**Text block**
■ ■ ■

I've written about Chevron step 1.5 in previous posts. It's the little-known and rarely applied rule that Chevron deference is inappropriate when an agency believes the statutory language at issue is unambiguous. The step 1.5 principle is rooted in the presumption underlying Chevron itself--that when more than one reasonable interpretation of a statute exists even after a court has exhausted all traditional tools of statutory construction, Congress would generally prefer that the expert agency rather than the court resolve the ambiguity. That is so, the argument goes, for several interrelated reasons, including the following:

(1) agencies are more politically accountable than courts;

(2) agencies have expertise in their areas of authority that courts lack; and

(3) the choice between two reasonable interpretations that remain even after courts have exhausted their statutory interpretation toolkit will often be a policy-laden one more appropriate for an agency than a court.

■ ■ ■

**Dataset rows**

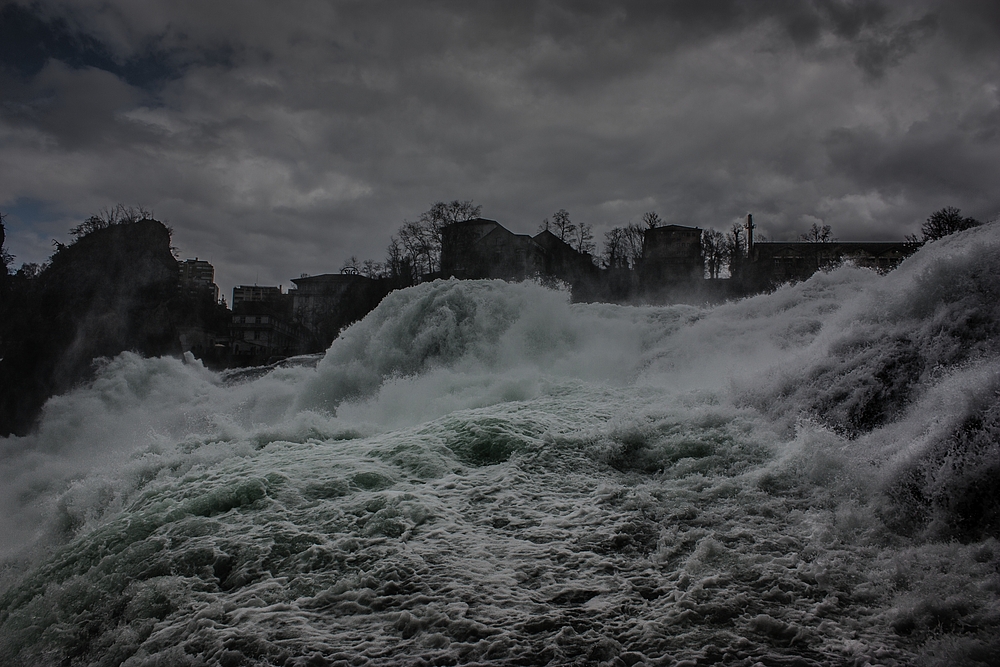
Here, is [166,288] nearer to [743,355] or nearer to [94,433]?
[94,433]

■ ■ ■

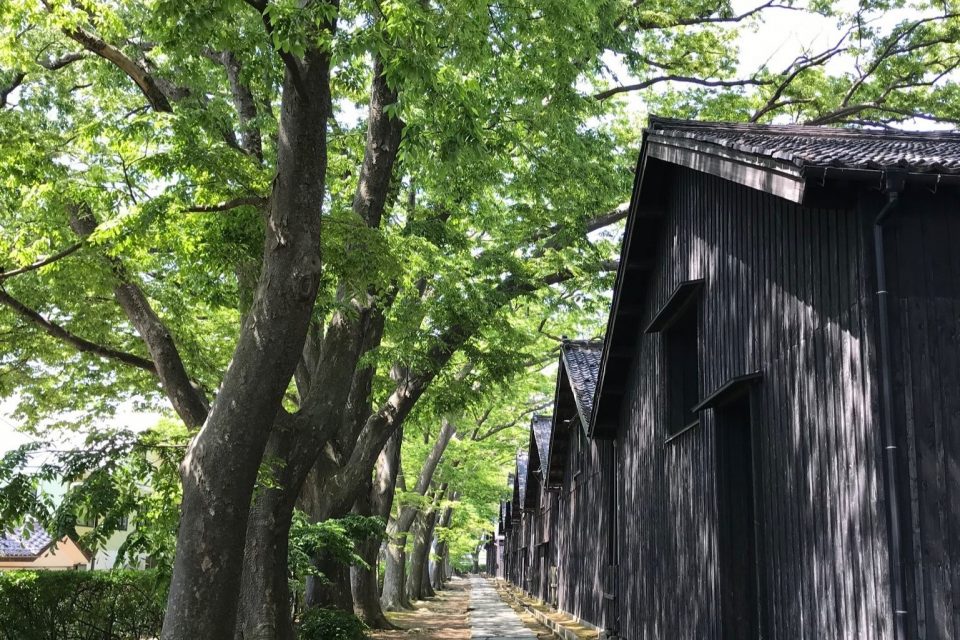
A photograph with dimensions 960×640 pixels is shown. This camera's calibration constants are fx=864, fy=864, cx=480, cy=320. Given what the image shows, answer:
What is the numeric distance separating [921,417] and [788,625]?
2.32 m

■ ■ ■

**Short problem 1**
Transcribe the Chevron step 1.5 text between "(2) agencies have" and "than a court.", inclusive.
**Short problem 2**
Continue the text on Chevron step 1.5 from the point where it stops.
The records have no connection to the text on Chevron step 1.5.

**Written reply 1**
(2) agencies have expertise in their areas of authority that courts lack; and

(3) the choice between two reasonable interpretations that remain even after courts have exhausted their statutory interpretation toolkit will often be a policy-laden one more appropriate for an agency than a court.

**Written reply 2**
Step 1.5 applies that rationale to the specific case of judicial review of an agency's interpretation of a statutory provision that the agency itself believes is unambiguous. Think about it: if the agency views the provision at issue as unambiguous, then it necessarily has no choice but to apply the language as written. Its hands are tied. As a result, it cannot possibly bring any expertise to bear on the question, and its view of the policy concerns implicated by the text are irrelevant. Because the factors justifying Chevron deference indisputably don't exist in such a situation, some courts--those that apply step 1.5--have refused to grant Chevron deference in such circumstances.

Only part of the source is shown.